As countless people who have lived along the Gulf Coast still try to recover from hurricane Katrina, each evening we see leaders and residents alike talk about not letting Mother Nature win, and the need to rebuild New Orleans and other destroyed communities. I love to see such resiliency and determination, but in the heat of the moment there is a strong emotional element that is involved when these statements are made. In the long run, cooler heads need to seriously consider whether such massive investments are the wise thing to do.

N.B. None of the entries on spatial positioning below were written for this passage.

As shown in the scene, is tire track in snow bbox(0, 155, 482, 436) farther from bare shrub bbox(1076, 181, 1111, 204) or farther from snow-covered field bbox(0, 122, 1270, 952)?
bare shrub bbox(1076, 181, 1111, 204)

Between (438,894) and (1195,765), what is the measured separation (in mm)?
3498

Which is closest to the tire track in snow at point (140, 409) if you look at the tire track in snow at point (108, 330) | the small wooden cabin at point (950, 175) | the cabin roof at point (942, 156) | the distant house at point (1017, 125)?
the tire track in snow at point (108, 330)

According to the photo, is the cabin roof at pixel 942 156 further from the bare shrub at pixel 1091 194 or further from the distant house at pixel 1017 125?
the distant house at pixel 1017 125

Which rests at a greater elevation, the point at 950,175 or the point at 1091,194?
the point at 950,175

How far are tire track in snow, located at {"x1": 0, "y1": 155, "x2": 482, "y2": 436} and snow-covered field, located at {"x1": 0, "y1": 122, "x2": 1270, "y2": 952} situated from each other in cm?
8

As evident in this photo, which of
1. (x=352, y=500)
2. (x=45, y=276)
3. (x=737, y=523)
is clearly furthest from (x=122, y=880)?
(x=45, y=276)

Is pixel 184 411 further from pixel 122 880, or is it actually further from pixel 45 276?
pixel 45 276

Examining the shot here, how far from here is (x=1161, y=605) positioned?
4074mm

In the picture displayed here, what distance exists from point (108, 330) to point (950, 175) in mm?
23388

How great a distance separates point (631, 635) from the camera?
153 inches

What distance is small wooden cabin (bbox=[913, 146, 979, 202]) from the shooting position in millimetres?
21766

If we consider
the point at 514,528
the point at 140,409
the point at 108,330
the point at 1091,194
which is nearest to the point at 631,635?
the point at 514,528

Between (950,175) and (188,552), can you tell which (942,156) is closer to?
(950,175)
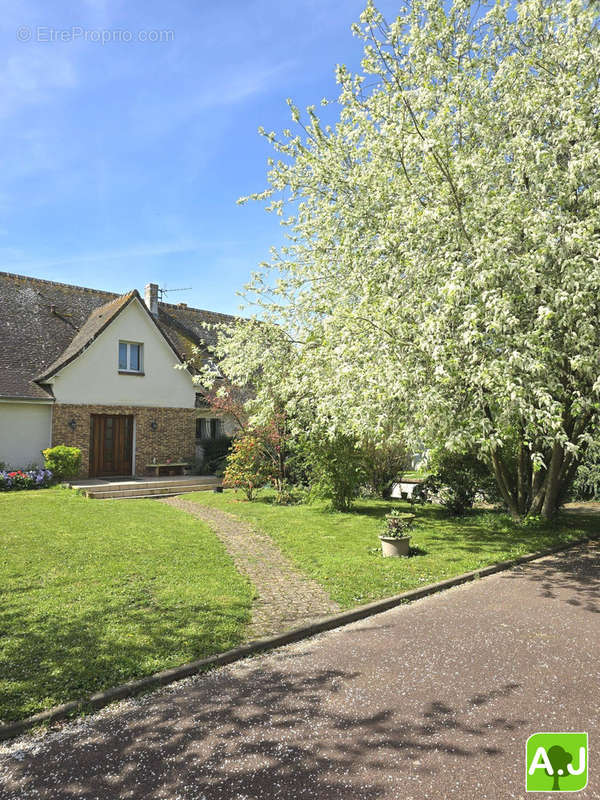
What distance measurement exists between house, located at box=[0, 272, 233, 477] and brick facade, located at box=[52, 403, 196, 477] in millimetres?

On August 8, I wrote about how research showed a key prediction from global warming models has been confirmed. It only took three weeks before we had more supporting evidence with Katrina. The prediction is that with global warming comes warmer surface water temperature, and a consequence of this is not more frequent hurricanes, but rather more intense and destructive hurricanes. I have heard that Katrina was the strongest hurricane ever recorded via air pressure measurements. This was predicted and expected according to scientists who study global weather patterns and models, and the Nature article concluded with the prophetical prediction that
"results suggest that future warming may lead to an upward trend in tropical cyclone destructive potential, and—taking into account an increasing coastal population—a substantial increase in hurricane-related losses in the twenty-first century."
Our leaders need to consider the science and increasing evidence that such ferocious storms will likely happen again before rebuilding begins. Obviously there are serious consequences, and it is time to weigh in hard data before emotional responses are acted upon.